Your reply should reproduce each record precisely as written.

[RECORDS]:
□ □ □

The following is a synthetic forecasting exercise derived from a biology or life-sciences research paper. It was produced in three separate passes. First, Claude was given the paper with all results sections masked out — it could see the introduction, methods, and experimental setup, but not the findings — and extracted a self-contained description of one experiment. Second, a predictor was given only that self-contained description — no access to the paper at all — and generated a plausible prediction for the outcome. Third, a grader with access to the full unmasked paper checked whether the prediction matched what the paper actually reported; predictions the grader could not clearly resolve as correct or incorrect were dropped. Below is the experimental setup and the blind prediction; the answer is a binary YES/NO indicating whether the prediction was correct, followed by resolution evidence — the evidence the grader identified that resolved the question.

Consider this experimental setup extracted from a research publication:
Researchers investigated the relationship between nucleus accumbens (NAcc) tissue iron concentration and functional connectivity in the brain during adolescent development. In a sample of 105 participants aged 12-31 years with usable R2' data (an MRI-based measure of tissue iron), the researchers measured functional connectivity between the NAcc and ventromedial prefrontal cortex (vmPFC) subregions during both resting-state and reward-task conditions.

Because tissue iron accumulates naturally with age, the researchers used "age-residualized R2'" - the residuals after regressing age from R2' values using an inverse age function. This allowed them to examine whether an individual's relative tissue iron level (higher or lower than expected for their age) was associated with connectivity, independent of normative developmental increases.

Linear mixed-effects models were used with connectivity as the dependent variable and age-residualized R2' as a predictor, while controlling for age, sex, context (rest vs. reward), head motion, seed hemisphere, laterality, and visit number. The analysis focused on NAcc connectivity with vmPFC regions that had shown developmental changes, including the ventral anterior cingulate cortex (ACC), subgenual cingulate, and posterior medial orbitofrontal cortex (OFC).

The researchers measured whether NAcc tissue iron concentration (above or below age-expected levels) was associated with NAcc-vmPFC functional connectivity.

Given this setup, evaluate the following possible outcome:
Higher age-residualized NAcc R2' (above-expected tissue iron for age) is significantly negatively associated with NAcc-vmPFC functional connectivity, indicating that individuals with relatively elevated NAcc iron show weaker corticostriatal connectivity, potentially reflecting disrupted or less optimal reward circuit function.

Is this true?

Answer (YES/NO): YES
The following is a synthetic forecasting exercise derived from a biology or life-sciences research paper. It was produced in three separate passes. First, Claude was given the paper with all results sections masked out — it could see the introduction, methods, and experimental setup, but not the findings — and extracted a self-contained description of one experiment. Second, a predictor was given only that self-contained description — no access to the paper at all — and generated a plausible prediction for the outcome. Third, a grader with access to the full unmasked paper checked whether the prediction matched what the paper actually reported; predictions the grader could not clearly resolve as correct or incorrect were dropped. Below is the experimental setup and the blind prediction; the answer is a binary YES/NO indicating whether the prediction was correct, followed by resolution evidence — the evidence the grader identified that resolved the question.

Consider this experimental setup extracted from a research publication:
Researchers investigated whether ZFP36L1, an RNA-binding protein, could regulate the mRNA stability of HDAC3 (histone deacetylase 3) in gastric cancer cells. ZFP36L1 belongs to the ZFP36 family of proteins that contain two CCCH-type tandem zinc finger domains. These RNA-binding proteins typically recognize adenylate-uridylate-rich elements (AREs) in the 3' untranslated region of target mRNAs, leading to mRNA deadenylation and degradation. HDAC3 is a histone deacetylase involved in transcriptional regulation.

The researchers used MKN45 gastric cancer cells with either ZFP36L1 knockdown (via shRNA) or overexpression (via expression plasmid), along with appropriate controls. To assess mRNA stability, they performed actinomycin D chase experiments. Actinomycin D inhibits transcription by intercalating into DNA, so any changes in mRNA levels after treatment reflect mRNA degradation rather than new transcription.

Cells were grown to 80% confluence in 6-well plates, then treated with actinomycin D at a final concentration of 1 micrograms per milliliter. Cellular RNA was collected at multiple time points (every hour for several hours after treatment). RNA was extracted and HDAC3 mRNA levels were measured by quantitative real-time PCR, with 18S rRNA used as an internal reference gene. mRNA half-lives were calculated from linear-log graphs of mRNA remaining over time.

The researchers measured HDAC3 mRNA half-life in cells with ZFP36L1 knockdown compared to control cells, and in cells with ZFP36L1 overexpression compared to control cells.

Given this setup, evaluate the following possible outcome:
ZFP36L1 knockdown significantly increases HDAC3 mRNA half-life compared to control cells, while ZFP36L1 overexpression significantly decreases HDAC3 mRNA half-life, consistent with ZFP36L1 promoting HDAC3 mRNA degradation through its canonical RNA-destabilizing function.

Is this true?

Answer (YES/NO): YES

□ □ □

[EXERCISE RESPONSE]:
The following is a synthetic forecasting exercise derived from a biology or life-sciences research paper. It was produced in three separate passes. First, Claude was given the paper with all results sections masked out — it could see the introduction, methods, and experimental setup, but not the findings — and extracted a self-contained description of one experiment. Second, a predictor was given only that self-contained description — no access to the paper at all — and generated a plausible prediction for the outcome. Third, a grader with access to the full unmasked paper checked whether the prediction matched what the paper actually reported; predictions the grader could not clearly resolve as correct or incorrect were dropped. Below is the experimental setup and the blind prediction; the answer is a binary YES/NO indicating whether the prediction was correct, followed by resolution evidence — the evidence the grader identified that resolved the question.

Consider this experimental setup extracted from a research publication:
Researchers investigated the relationship between nucleus accumbens (NAcc) tissue iron concentration and functional connectivity in the brain during adolescent development. In a sample of 105 participants aged 12-31 years with usable R2' data (an MRI-based measure of tissue iron), the researchers measured functional connectivity between the NAcc and ventromedial prefrontal cortex (vmPFC) subregions during both resting-state and reward-task conditions.

Because tissue iron accumulates naturally with age, the researchers used "age-residualized R2'" - the residuals after regressing age from R2' values using an inverse age function. This allowed them to examine whether an individual's relative tissue iron level (higher or lower than expected for their age) was associated with connectivity, independent of normative developmental increases.

Linear mixed-effects models were used with connectivity as the dependent variable and age-residualized R2' as a predictor, while controlling for age, sex, context (rest vs. reward), head motion, seed hemisphere, laterality, and visit number. The analysis focused on NAcc connectivity with vmPFC regions that had shown developmental changes, including the ventral anterior cingulate cortex (ACC), subgenual cingulate, and posterior medial orbitofrontal cortex (OFC).

The researchers measured whether NAcc tissue iron concentration (above or below age-expected levels) was associated with NAcc-vmPFC functional connectivity.

Given this setup, evaluate the following possible outcome:
Higher age-residualized NAcc R2' (above-expected tissue iron for age) is significantly negatively associated with NAcc-vmPFC functional connectivity, indicating that individuals with relatively elevated NAcc iron show weaker corticostriatal connectivity, potentially reflecting disrupted or less optimal reward circuit function.

Is this true?

Answer (YES/NO): YES
The following is a synthetic forecasting exercise derived from a biology or life-sciences research paper. It was produced in three separate passes. First, Claude was given the paper with all results sections masked out — it could see the introduction, methods, and experimental setup, but not the findings — and extracted a self-contained description of one experiment. Second, a predictor was given only that self-contained description — no access to the paper at all — and generated a plausible prediction for the outcome. Third, a grader with access to the full unmasked paper checked whether the prediction matched what the paper actually reported; predictions the grader could not clearly resolve as correct or incorrect were dropped. Below is the experimental setup and the blind prediction; the answer is a binary YES/NO indicating whether the prediction was correct, followed by resolution evidence — the evidence the grader identified that resolved the question.

Consider this experimental setup extracted from a research publication:
Researchers investigated whether ZFP36L1, an RNA-binding protein, could regulate the mRNA stability of HDAC3 (histone deacetylase 3) in gastric cancer cells. ZFP36L1 belongs to the ZFP36 family of proteins that contain two CCCH-type tandem zinc finger domains. These RNA-binding proteins typically recognize adenylate-uridylate-rich elements (AREs) in the 3' untranslated region of target mRNAs, leading to mRNA deadenylation and degradation. HDAC3 is a histone deacetylase involved in transcriptional regulation.

The researchers used MKN45 gastric cancer cells with either ZFP36L1 knockdown (via shRNA) or overexpression (via expression plasmid), along with appropriate controls. To assess mRNA stability, they performed actinomycin D chase experiments. Actinomycin D inhibits transcription by intercalating into DNA, so any changes in mRNA levels after treatment reflect mRNA degradation rather than new transcription.

Cells were grown to 80% confluence in 6-well plates, then treated with actinomycin D at a final concentration of 1 micrograms per milliliter. Cellular RNA was collected at multiple time points (every hour for several hours after treatment). RNA was extracted and HDAC3 mRNA levels were measured by quantitative real-time PCR, with 18S rRNA used as an internal reference gene. mRNA half-lives were calculated from linear-log graphs of mRNA remaining over time.

The researchers measured HDAC3 mRNA half-life in cells with ZFP36L1 knockdown compared to control cells, and in cells with ZFP36L1 overexpression compared to control cells.

Given this setup, evaluate the following possible outcome:
ZFP36L1 knockdown significantly increases HDAC3 mRNA half-life compared to control cells, while ZFP36L1 overexpression significantly decreases HDAC3 mRNA half-life, consistent with ZFP36L1 promoting HDAC3 mRNA degradation through its canonical RNA-destabilizing function.

Is this true?

Answer (YES/NO): YES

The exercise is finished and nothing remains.